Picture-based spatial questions

╔══

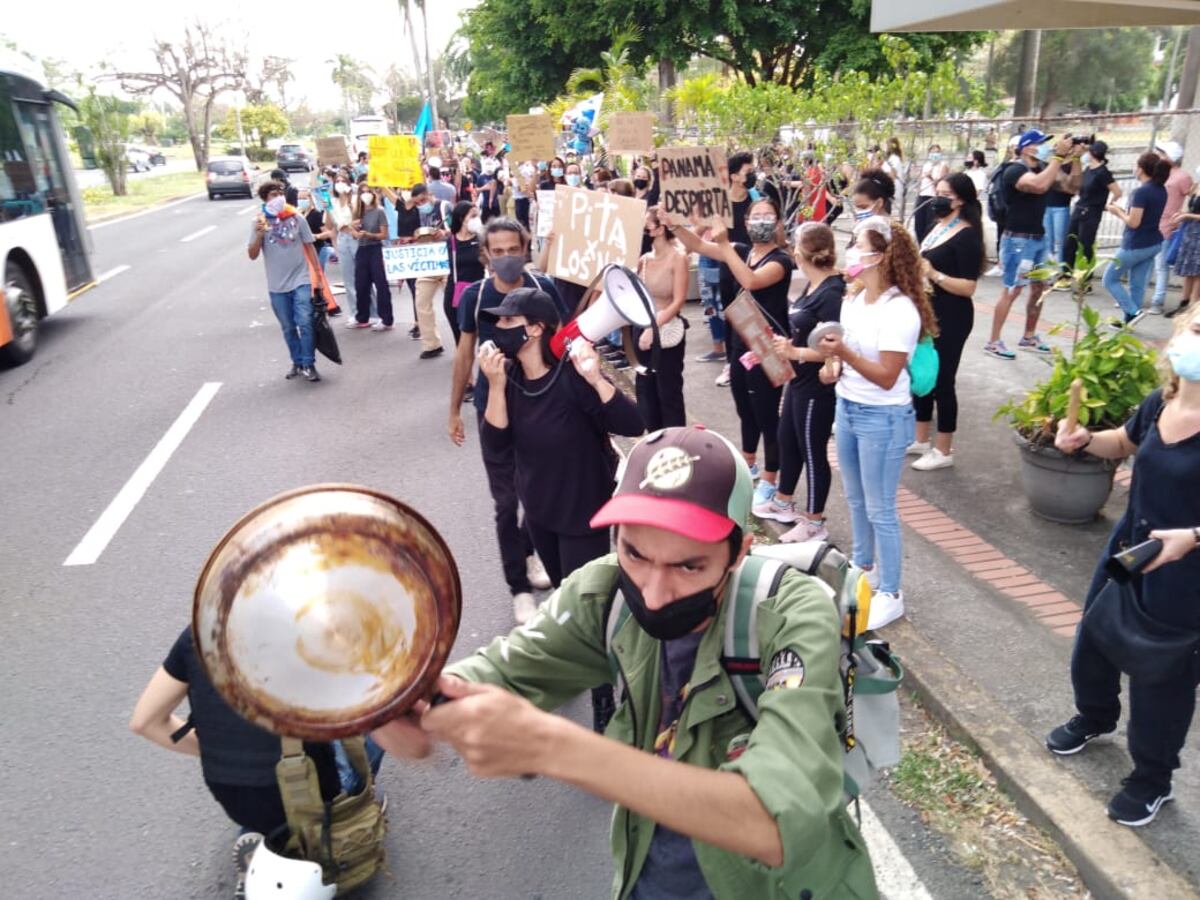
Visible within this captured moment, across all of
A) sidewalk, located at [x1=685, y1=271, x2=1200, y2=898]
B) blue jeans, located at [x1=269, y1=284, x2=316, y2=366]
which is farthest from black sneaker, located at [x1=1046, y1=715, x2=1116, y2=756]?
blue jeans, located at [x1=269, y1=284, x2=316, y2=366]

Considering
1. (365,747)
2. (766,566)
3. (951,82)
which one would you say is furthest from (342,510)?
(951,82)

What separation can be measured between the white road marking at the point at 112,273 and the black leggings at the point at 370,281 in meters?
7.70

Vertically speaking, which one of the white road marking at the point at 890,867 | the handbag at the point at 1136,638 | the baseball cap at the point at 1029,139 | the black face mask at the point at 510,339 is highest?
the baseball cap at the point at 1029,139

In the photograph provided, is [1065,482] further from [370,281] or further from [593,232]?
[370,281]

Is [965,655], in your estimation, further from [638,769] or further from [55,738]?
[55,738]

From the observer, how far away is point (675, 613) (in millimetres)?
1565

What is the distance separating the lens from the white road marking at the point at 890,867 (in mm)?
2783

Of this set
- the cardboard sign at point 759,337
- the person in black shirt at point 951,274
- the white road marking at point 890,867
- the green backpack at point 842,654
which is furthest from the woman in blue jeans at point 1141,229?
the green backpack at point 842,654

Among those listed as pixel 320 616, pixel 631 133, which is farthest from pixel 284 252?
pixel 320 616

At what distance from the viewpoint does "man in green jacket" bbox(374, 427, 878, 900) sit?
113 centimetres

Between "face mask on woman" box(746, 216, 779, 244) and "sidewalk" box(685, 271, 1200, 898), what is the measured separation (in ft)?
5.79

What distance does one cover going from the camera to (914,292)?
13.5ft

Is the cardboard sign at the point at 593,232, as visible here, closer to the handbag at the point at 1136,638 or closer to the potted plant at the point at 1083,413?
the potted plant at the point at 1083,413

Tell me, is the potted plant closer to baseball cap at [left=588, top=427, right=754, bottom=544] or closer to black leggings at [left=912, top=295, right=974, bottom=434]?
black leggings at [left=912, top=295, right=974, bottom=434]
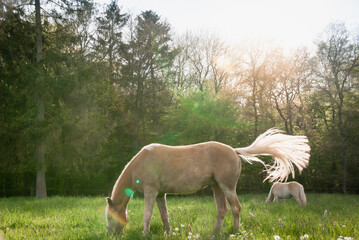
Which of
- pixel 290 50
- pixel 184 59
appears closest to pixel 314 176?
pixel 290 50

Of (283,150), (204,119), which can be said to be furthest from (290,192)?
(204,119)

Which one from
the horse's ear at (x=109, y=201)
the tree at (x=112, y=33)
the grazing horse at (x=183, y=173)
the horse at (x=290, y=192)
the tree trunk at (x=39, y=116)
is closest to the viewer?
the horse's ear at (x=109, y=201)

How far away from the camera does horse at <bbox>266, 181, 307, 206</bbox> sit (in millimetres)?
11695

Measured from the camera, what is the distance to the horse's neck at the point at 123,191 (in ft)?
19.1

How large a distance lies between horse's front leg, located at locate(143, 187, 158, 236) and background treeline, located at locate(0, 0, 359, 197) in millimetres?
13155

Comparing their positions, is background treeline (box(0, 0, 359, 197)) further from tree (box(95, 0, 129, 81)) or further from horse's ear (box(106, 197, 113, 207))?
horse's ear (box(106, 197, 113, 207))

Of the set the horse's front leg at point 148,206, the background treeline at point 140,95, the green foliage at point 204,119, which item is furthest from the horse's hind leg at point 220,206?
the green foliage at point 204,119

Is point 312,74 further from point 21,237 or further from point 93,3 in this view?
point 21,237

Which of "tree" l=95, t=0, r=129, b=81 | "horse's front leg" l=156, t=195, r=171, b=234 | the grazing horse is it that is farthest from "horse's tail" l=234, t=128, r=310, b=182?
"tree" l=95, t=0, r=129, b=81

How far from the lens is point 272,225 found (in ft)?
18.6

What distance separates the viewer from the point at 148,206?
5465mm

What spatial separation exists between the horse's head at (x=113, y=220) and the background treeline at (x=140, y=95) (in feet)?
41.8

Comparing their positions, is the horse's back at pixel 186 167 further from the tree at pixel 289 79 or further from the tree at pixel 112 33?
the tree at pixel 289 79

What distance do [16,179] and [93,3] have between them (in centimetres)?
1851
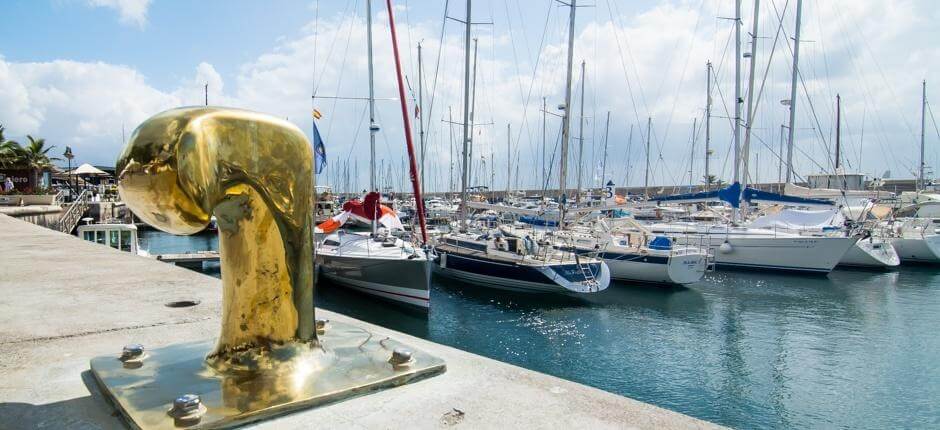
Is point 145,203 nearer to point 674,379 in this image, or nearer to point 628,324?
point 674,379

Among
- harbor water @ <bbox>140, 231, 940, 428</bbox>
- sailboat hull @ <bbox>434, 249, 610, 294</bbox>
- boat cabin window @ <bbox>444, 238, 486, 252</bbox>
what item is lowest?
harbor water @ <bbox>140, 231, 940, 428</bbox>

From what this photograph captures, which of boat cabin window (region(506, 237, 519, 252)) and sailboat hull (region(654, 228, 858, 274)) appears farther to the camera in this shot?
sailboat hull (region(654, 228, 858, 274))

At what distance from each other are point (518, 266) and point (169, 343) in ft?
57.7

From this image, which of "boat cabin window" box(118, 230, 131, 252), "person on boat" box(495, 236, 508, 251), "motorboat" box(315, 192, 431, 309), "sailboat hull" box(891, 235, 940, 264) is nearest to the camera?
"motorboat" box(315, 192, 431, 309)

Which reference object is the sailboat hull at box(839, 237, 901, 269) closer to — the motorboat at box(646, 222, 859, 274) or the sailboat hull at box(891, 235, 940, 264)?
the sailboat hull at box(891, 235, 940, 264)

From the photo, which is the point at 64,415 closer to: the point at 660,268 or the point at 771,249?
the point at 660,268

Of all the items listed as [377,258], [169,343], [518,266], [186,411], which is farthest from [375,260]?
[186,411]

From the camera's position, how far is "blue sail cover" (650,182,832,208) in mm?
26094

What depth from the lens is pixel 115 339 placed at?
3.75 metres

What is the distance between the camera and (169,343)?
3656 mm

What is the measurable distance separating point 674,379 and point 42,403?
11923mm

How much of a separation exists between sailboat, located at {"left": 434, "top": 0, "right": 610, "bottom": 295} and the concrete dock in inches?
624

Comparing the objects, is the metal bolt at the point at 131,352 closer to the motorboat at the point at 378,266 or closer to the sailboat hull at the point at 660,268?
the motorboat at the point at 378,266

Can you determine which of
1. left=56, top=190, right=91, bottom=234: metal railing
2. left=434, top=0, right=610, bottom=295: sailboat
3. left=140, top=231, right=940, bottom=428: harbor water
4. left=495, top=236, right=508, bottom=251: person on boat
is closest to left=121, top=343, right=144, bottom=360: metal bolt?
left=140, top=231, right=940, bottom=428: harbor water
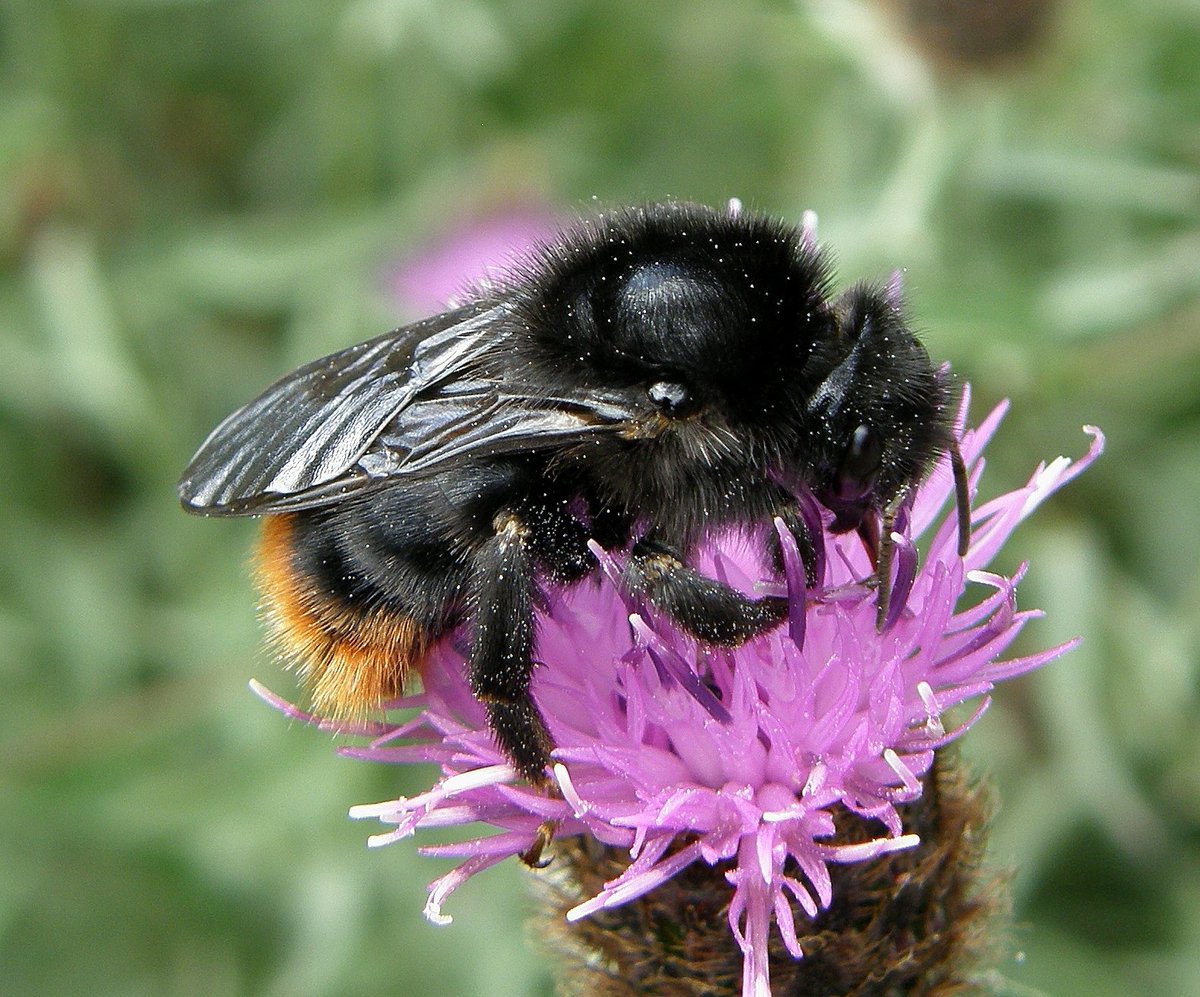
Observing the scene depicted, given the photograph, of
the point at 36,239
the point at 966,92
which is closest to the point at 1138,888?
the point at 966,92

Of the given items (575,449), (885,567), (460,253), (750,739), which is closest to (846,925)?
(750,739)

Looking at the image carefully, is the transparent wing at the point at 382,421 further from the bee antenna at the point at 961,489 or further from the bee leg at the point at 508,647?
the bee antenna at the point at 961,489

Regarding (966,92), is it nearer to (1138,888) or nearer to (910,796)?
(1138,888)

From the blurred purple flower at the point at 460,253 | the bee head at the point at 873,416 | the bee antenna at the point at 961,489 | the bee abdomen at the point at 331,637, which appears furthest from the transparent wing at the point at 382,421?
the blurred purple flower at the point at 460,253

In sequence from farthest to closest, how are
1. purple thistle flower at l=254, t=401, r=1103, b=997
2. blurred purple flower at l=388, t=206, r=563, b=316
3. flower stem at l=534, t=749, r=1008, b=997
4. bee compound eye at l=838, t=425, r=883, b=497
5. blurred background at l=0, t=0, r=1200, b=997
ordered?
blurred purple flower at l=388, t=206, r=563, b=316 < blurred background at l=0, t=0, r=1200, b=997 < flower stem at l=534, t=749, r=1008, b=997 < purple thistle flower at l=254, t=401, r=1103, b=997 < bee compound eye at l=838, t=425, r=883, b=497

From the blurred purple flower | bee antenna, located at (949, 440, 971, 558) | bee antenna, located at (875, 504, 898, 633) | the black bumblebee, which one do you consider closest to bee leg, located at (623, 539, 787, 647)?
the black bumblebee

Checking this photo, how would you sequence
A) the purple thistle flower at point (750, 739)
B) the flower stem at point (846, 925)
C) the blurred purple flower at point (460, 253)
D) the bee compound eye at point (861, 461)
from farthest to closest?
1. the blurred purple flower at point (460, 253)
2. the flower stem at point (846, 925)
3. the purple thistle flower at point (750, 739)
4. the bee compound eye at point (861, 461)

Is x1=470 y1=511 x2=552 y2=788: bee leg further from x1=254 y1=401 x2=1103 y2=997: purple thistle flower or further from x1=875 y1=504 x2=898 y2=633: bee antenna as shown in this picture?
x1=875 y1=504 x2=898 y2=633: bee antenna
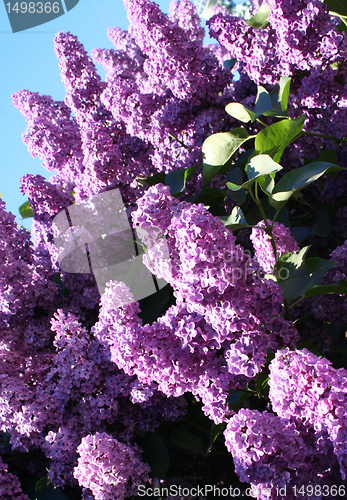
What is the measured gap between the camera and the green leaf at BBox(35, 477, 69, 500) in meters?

╚══

## Problem description
Everything from the line with "From the blurred purple flower |" through the end of the records above, and nothing else, is to be quoted exactly; please leave the pictures out.

## Worked answer
From the blurred purple flower | bee antenna, located at (949, 440, 971, 558) | bee antenna, located at (875, 504, 898, 633) | the black bumblebee, which one do you consider closest to bee leg, located at (623, 539, 787, 647)?
the black bumblebee

Checking this photo, how would you sequence
A) the purple thistle flower at point (750, 739)
B) the flower stem at point (846, 925)
C) the blurred purple flower at point (460, 253)
D) the bee compound eye at point (861, 461)
from farthest to closest?
1. the blurred purple flower at point (460, 253)
2. the flower stem at point (846, 925)
3. the purple thistle flower at point (750, 739)
4. the bee compound eye at point (861, 461)

Is x1=470 y1=511 x2=552 y2=788: bee leg further from x1=254 y1=401 x2=1103 y2=997: purple thistle flower or further from x1=875 y1=504 x2=898 y2=633: bee antenna as shown in this picture?
x1=875 y1=504 x2=898 y2=633: bee antenna
What is the measured gap between the camera and the green leaf at BBox(35, 477, 69, 500) in meters?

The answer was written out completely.